Sistemas de avaliação à distância no ensino universitário: Desafios de conformidade com o RGPD

Autor
Leite, Saul André Nogueira Ferreira
Data de publicação
13 Mar 2023
Acesso
Acesso livre
Palavras-chave
Monitorização
GDPR
Ensino superior -- Higher education
RGDP
Avaliação à distância
Proctoring
Remote assessment
Resumo
PT
A supervisão tradicional, conceptualmente humana, da avaliação de conhecimentos no ensino superior português, assegura a vigilância presencial dos avaliados e do meio envolvente, para que o processo de avaliação decorra sem sobressaltos. É um processo de inquestionável maturidade, seja por via do enraizamento cultural, ou pela eficácia comprovada, revelando-se, ainda, um processo prático e adequado às suas finalidades. O contributo dos avanços na área das novas tecnologias, aliado à particular situação de isolamento social a que nos conduziu a pandemia por COVID-19, revelaram-se condições propícias ao desejo de, em alguns casos, testar, e em outros colocar em prática, um sistema de avaliação à distância que permitisse, simultaneamente, vigiar os alunos e o ambiente de realização de uma prova. Ultrapassada a urgência em alcançar uma solução, a que o tempo e a evolução favorável das condições sanitárias viriam a dar resposta, importará agora analisar as soluções de monitorização atualmente disponíveis e as técnicas computacionais a que recorrem, como a de Inteligência Artificial para tratamento de dados, incluindo dados biométricos, refletindo acerca do fundamento de licitude da sua utilização. Vigorando atualmente o Regulamento Geral de Proteção de Dados (RGPD), pretende-se, igualmente, identificar em que condições a utilização destas ferramentas respeitará as disposições legais ali previstas. Por fim, concluir-se-á que a obtenção do consentimento do utilizador será o meio que confere melhores garantias de um tratamento de dados pessoais lícito, incluindo de categorias especiais, simultaneamente em respeito pelos interesses, direitos e liberdades fundamentais do titular.
EN
The traditional proctoring process carried out at the Portuguese Universities has been implemented for several years, through human face-to-face interaction. In this process, the proctor guarantees the appropriate surveillance, ensuring the identity of the test taker and the integrity of the test-taking environment, intervening only whenever necessary, so that the evaluation process can run as smoothly as possible.

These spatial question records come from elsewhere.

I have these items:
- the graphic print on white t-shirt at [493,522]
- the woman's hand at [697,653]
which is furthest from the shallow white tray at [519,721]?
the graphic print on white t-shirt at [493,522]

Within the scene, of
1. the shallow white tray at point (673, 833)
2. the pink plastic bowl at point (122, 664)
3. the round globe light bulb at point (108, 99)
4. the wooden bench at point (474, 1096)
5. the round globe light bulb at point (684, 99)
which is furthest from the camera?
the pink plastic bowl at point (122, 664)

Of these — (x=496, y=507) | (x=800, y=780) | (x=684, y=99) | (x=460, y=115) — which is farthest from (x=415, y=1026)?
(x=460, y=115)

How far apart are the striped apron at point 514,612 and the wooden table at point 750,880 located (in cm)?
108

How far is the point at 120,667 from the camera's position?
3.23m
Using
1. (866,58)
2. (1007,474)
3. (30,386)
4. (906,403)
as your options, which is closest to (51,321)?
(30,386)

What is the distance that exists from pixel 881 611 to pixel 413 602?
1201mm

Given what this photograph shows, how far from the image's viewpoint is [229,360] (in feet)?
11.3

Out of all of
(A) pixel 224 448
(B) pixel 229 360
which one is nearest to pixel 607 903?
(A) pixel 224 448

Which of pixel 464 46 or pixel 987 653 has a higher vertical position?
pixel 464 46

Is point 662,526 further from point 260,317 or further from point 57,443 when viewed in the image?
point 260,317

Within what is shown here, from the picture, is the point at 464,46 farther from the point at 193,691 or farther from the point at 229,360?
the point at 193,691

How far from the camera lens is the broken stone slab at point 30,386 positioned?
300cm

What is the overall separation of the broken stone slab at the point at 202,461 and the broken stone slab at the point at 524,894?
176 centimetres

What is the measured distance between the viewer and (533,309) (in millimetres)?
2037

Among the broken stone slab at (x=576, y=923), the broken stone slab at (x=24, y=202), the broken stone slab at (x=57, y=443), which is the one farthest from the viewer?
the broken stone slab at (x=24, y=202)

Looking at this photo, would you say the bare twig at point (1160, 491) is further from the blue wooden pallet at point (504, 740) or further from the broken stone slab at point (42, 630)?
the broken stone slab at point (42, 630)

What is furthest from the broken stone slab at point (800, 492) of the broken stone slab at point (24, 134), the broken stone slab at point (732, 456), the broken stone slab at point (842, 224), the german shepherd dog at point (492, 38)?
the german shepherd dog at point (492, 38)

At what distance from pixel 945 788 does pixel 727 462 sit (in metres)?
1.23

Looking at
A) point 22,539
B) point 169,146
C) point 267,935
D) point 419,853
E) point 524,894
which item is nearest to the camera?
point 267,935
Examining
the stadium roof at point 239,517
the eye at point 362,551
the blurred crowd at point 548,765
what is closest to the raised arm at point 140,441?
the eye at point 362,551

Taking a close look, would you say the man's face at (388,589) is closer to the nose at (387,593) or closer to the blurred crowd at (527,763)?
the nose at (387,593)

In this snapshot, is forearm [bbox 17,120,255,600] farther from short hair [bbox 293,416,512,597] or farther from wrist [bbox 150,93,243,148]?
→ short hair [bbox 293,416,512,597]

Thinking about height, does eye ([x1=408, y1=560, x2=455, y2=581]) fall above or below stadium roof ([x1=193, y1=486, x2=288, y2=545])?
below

It has been a process of unquestionable maturity, either because of its cultural roots, or by the already demonstrated effectiveness over time, proving to be practical and adequate to its purposes. The development of new technologies, together with the particular situation of social isolation induced by the COVID-19 pandemics created the opportunity to test, in some cases, or even to use, remote proctoring systems to monitor the students and their environment, during their knowledge exams. It is now important to analyze the available e-proctoring tools, and the associated technologies, including the use of artificial intelligence to process personal data, which can be biometric data, while assessing their lawfulness in the context of university exams. Having regard to the General Data Protection Regulation (GDPR), currently in force, we propose to identify in what conditions the use of such tools would comply with the legal provisions. Finally, we conclude that obtaining the user’s consent will be the best way to ensure a lawful processing of personal data, in particular of special categories of data, while guaranteeing data subject’ interests, rights and fundamental freedoms.